Vi scrivo per salutarvi e rassicurarvi che nonostante quello che si dice in giro a
Jenin si riesce anche a stare bene. Un trattamento cosi’ non l’avevo davvero mai
ricevuto. Il quartiere mi ha praticamente adottato. Sono stato personalmente
raccomandato al “felafelaro” sotto casa per ogni mia necessità e ormai per avere
qualche momento di meritata solitudine sono costretto a rientrare a casa di soppiatto
e a orari improbabili per evitare l’immancabile invito a cena con fumatina di arghilé
finale. D’altra parte se non mi faccio vedere in giro il cibo mi segue fino casa
accompagnato da qualche bimbetto incaricato dalla mamma o dalla nonna. Senza parlare
del numero di te e caffè che il rispetto per l’ospitalità mi costringe a bere durante
tutto il giorno.

Insomma finora davvero tutto bene. gli unici momenti di tensione sono i passaggi ai
check point dove le armi spianate, i carri armati e l’aspetto del tutto inconsapevole
e annoiato dei soldati, la pretestuosità delle procedure e la loro per lo più
completa incapacità di valutazione risulta poco rassicurante.

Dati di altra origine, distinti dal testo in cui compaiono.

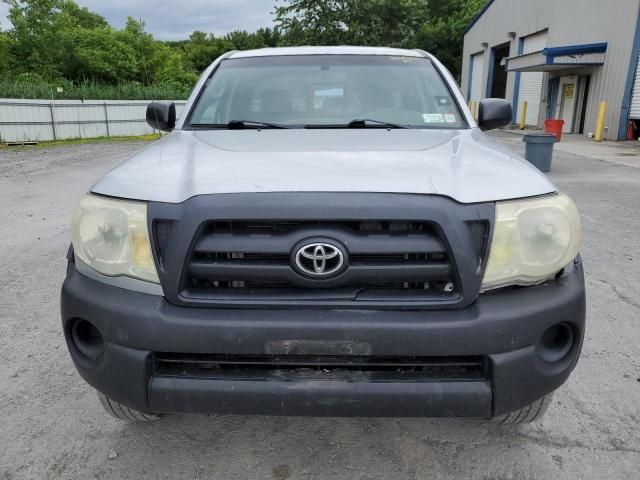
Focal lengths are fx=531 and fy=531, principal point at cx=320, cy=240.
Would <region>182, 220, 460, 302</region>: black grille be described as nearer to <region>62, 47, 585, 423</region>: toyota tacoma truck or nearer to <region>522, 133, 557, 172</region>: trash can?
<region>62, 47, 585, 423</region>: toyota tacoma truck

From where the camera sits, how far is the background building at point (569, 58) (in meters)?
18.2

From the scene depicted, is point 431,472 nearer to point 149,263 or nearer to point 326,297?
point 326,297

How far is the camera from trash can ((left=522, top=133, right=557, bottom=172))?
1020 cm

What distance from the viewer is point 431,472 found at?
2.15 m

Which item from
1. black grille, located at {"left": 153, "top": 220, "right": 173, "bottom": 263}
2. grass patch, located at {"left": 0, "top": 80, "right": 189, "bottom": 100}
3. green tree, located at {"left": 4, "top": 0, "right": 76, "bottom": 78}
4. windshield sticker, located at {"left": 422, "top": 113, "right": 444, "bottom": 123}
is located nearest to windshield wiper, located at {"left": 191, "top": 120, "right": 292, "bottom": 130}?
windshield sticker, located at {"left": 422, "top": 113, "right": 444, "bottom": 123}

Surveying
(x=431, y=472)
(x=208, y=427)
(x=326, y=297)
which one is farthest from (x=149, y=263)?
(x=431, y=472)

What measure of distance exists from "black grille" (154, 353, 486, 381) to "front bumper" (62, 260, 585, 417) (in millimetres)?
16

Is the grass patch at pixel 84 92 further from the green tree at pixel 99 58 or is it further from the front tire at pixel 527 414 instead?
the front tire at pixel 527 414

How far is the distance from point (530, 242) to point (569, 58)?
2308 centimetres

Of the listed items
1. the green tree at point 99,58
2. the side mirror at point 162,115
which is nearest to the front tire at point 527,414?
the side mirror at point 162,115

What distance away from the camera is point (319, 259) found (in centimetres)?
170

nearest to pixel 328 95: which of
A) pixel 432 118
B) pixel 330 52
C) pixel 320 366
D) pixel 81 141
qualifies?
pixel 330 52

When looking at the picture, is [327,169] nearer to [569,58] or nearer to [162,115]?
[162,115]

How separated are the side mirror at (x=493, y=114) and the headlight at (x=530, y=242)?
1.55 m
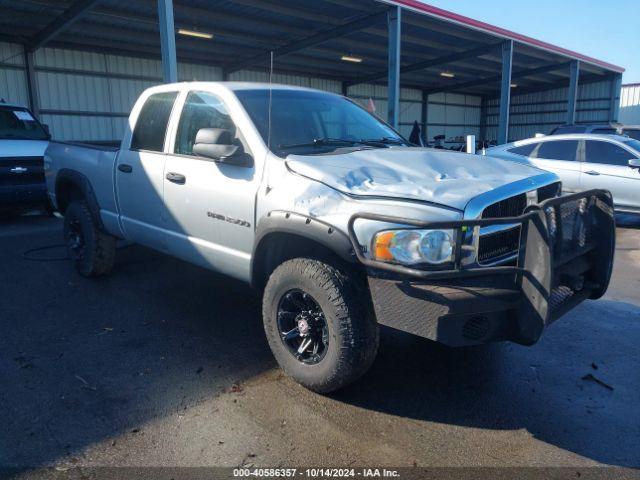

La cosa peggiore è proprio che, nonostante una certa atmosfera di normalità dovuta
all’abitudine che si crea stando con i Palestinesi ancora non posso fare a meno di
pensare, ogni volta che sento un trattore in lontananza, che stiano entrando i carri
armati (e ogni tanto non sbaglio).

In questi giorni sono ricominciate le operazioni militari anche a Jenin. Mentre
scrivo sento un elicottero che gira qui su da qualche parte (Apache per l’esattezza)
e il rumore dei carri che fanno avanti e indietro dalla città. Qui sono solo di
passaggio e per me non c’è nessun rischio. Ma l’ansia e la rabbia per quello che
succede in città è inevitabile. Non si tratta comunque di bombardamenti, ma i mezzi
corazzati e i soldati sono molto aumentati, così come il numero dei coprifuoco e le
incursioni in città alla ricerca di esponenti della resistenza. Un primo cambiamento
che ho notato stando qui è una certa estremizzazione delle mie posizioni sulla
questione palestinese. Per il momento mi sto limitando ad eliminare la parola
terrorista dal mio vocabolario, almeno finché non arriverà a inglobare con il suo
campo semantico qualunque autore, intendo di qualunque parte del conflitto o dei
conflitti, di azioni armate che rechino danno e mettono a rischio la vita della
popolazione civile inerme. D’altra parte che il terrorismo sia una scusa per ogni
tipo di azione nefasta sotto l’egida della legge e della giustizia è già da un po’
che ce lo diciamo. Quindi basta accettare le definizioni di cui ci infarcisce il TG.